__The input__
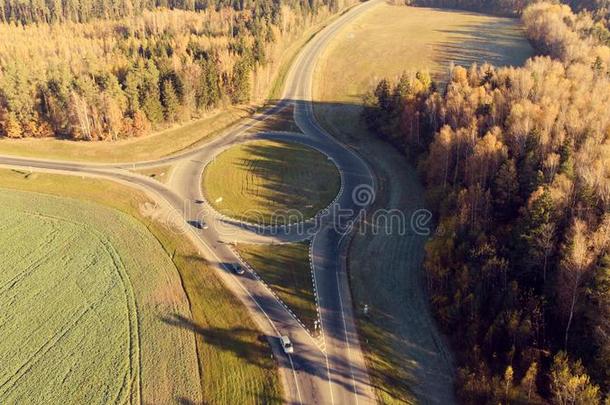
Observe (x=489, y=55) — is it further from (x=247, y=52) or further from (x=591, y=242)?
(x=591, y=242)

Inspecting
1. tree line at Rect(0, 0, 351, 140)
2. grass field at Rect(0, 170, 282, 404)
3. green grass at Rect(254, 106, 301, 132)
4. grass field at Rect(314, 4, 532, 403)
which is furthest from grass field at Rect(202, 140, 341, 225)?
tree line at Rect(0, 0, 351, 140)

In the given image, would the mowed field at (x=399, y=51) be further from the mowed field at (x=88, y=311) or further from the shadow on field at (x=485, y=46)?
the mowed field at (x=88, y=311)

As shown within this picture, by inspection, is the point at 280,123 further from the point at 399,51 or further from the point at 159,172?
the point at 399,51

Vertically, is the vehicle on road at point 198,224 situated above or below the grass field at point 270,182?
below

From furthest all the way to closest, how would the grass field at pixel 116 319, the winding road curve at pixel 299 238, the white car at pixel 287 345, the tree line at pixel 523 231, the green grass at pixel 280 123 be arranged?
the green grass at pixel 280 123
the white car at pixel 287 345
the winding road curve at pixel 299 238
the grass field at pixel 116 319
the tree line at pixel 523 231

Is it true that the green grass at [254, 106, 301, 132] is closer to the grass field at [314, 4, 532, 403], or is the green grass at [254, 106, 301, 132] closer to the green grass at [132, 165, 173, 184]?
the grass field at [314, 4, 532, 403]

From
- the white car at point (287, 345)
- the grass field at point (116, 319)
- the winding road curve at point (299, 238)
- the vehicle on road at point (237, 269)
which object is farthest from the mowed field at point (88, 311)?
the white car at point (287, 345)
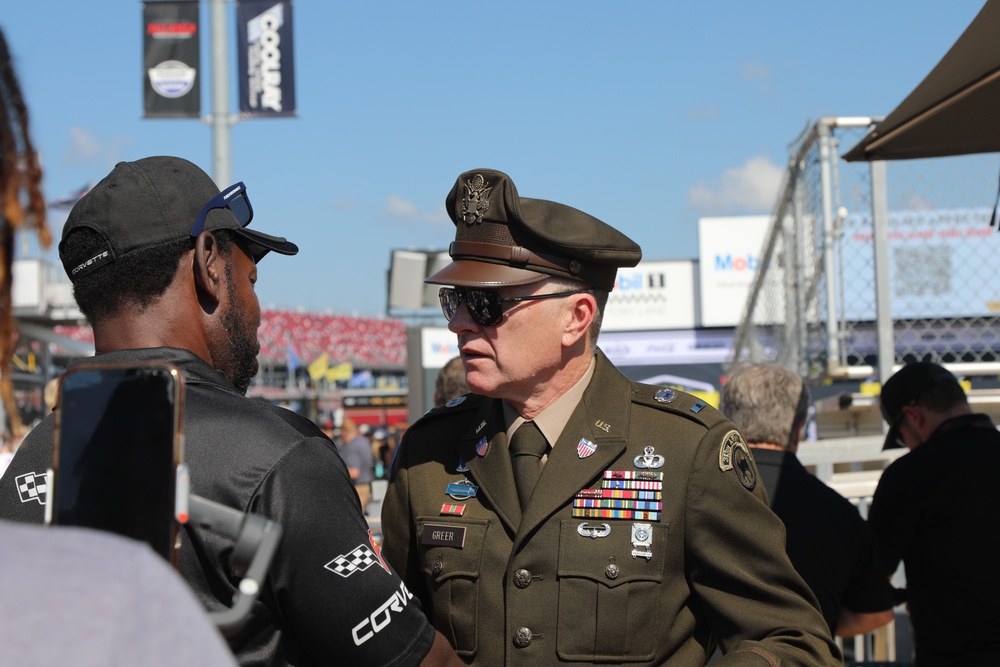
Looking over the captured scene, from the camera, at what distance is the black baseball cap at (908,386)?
399 centimetres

__Task details__
Please recast every line of the entries above as a numbered list, omitting blank lines and leaving the pictures out.

__Result of the task__
1. Observe (x=489, y=55) — is it further from (x=247, y=52) or further from (x=591, y=242)?
2. (x=591, y=242)
3. Inspecting
4. 1. tree line at Rect(0, 0, 351, 140)
5. 2. grass field at Rect(0, 170, 282, 404)
6. 3. green grass at Rect(254, 106, 301, 132)
7. 4. grass field at Rect(314, 4, 532, 403)
8. which is furthest from grass field at Rect(202, 140, 341, 225)?
9. tree line at Rect(0, 0, 351, 140)
10. In the given image, would the mowed field at (x=399, y=51) be further from the mowed field at (x=88, y=311) or further from the shadow on field at (x=485, y=46)?
11. the mowed field at (x=88, y=311)
12. As shown within this picture, by inspection, is the point at 280,123 further from the point at 399,51 or further from the point at 159,172?
13. the point at 399,51
14. Vertically, is the vehicle on road at point 198,224 situated above or below the grass field at point 270,182?
15. below
16. From furthest all the way to closest, how would the grass field at pixel 116 319, the winding road curve at pixel 299 238, the white car at pixel 287 345, the tree line at pixel 523 231, the green grass at pixel 280 123 be arranged?
17. the green grass at pixel 280 123
18. the white car at pixel 287 345
19. the winding road curve at pixel 299 238
20. the grass field at pixel 116 319
21. the tree line at pixel 523 231
22. Is it true that the green grass at [254, 106, 301, 132] is closer to the grass field at [314, 4, 532, 403], or is the green grass at [254, 106, 301, 132] closer to the green grass at [132, 165, 173, 184]?
23. the grass field at [314, 4, 532, 403]
24. From
25. - the white car at point (287, 345)
26. - the grass field at point (116, 319)
27. - the winding road curve at point (299, 238)
28. - the vehicle on road at point (237, 269)
29. which object is farthest from the mowed field at point (88, 311)?
30. the white car at point (287, 345)
31. Looking over the captured scene, from the camera, at what distance is the black baseball cap at (908,386)?
32. 399 centimetres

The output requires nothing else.